Biodiversity is defined by the MA as the variability among living organisms from all sources, including terrestrial, marine, and other aquatic ecosystems and the ecological complexes of which they are part.

An assessment of the current state of knowledge, the material presented in this report and in the full MA aims to:

  •  provide an authoritative source of information,
  • mobilize knowledge and information to address specific policy questions,
  • clarify where there are areas of broad consensus within the scientific community and where important controversies remain, and
  • provide insights that emerge from a broad review of knowledge that might not be apparent in individual studies.


About the MA reports

The MA reports will include a total of seven synthesis and summary reports, and four technical volumes. An additional set of about 16 sub-global assessments will be released separately. More details

A series of seven synthesis reports are designed to meet the needs of the international conventions (Convention on Biological Diversity, the United Nations Convention to Combat Desertification, the Ramsar Convention on Wetlands, and the Convention on Migratory Species) and also designed to meet the needs of other stakeholders, including business, civil society, and indigenous peoples.

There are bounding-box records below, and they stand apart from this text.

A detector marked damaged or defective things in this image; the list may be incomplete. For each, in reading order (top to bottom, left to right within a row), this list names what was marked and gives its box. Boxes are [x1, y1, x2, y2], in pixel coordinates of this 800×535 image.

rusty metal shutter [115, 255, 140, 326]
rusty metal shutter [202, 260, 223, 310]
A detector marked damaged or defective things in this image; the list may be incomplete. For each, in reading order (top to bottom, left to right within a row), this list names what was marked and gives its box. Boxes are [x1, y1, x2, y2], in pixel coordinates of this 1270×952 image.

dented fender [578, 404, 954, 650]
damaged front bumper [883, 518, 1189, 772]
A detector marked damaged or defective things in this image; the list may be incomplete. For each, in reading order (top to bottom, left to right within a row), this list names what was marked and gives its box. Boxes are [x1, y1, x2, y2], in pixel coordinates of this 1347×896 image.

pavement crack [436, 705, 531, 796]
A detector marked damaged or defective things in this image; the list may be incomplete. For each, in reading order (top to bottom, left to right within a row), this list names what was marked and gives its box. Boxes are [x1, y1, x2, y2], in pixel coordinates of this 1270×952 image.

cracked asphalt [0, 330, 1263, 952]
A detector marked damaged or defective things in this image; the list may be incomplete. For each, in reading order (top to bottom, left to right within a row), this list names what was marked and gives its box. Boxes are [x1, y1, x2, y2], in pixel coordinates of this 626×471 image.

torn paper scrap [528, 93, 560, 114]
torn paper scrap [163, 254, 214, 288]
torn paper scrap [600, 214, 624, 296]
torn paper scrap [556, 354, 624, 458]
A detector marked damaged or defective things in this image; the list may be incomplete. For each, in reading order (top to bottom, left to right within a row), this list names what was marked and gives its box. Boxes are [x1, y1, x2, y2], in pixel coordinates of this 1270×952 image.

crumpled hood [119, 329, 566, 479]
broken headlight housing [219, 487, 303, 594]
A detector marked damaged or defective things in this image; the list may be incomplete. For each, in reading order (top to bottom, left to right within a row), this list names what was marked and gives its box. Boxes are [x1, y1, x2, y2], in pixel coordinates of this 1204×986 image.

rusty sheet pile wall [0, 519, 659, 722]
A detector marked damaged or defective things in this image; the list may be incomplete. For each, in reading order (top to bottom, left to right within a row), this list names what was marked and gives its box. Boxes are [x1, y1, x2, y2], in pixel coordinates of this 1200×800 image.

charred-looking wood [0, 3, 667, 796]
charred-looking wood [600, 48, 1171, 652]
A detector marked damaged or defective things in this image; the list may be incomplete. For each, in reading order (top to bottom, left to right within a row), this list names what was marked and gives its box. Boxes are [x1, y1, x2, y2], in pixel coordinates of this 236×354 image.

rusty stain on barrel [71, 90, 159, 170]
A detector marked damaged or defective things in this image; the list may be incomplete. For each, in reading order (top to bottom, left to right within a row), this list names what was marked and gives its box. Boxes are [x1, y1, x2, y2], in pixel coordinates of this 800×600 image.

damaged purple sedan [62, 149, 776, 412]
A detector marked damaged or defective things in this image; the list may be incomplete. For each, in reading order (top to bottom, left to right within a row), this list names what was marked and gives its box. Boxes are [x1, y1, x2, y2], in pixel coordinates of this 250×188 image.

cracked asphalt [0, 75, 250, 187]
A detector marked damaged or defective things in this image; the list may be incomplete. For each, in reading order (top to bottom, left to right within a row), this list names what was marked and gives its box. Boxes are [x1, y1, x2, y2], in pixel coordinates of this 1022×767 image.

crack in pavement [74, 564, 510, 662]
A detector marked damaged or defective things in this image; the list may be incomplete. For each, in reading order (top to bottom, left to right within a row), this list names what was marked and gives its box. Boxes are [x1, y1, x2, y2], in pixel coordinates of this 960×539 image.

On March 30, 2005, the first synthesis report, the Millennium Ecosystem Assessment (MA) Synthesis Report  and a statement by the MA board of directors entitled “Living beyond Our Means: Natural Assets and Human Well-being” were launched in London, Washington DC, Beijing, Brasilia, Cairo, Delhi, Lisbon, Rome, Stockholm and Tokyo.


About the MA

Involving some 1,360 of the world's leading experts, the MA is a partnership among several international organizations, including the Convention on Biological Diversity, U.N. Convention to Combat Desertification, Ramsar Convention on Wetlands, Convention on Migratory Species, five UN agencies (WHO, FAO, UNESCO, UNEP, UNDP), the World Bank, and IUCN. It is supported by 22 of the world’s leading scientific bodies, including The Royal Society of the U.K. and the Third World Academy of Sciences. 

The MA’s work is overseen by a 45-member board of directors, co-chaired by Dr. Robert Watson, Chief Scientist of The World Bank, and Dr. A. H. Zakri, Director of the United Nations University’s Institute of Advanced Studies. The multi-stakeholder board is composed of the international organizations plus government officials, the private sector, NGOs and indigenous peoples.

The Assessment Panel, which oversees the technical work of the MA, includes 13 of the world’s leading social and natural scientists. It is co-chaired by Ms. Angela Cropper of the Cropper Foundation, and Prof. Harold Mooney of Stanford University. Dr. Walter Reid is the Director of the Millennium Ecosystem Assessment.

Major funding was provided by the Global Environment Facility, the United Nations Foundation, the David and Lucile Packard Foundation, and The World Bank.  The MA Secretariat is coordinated by the United Nations Environment Programme (UNEP).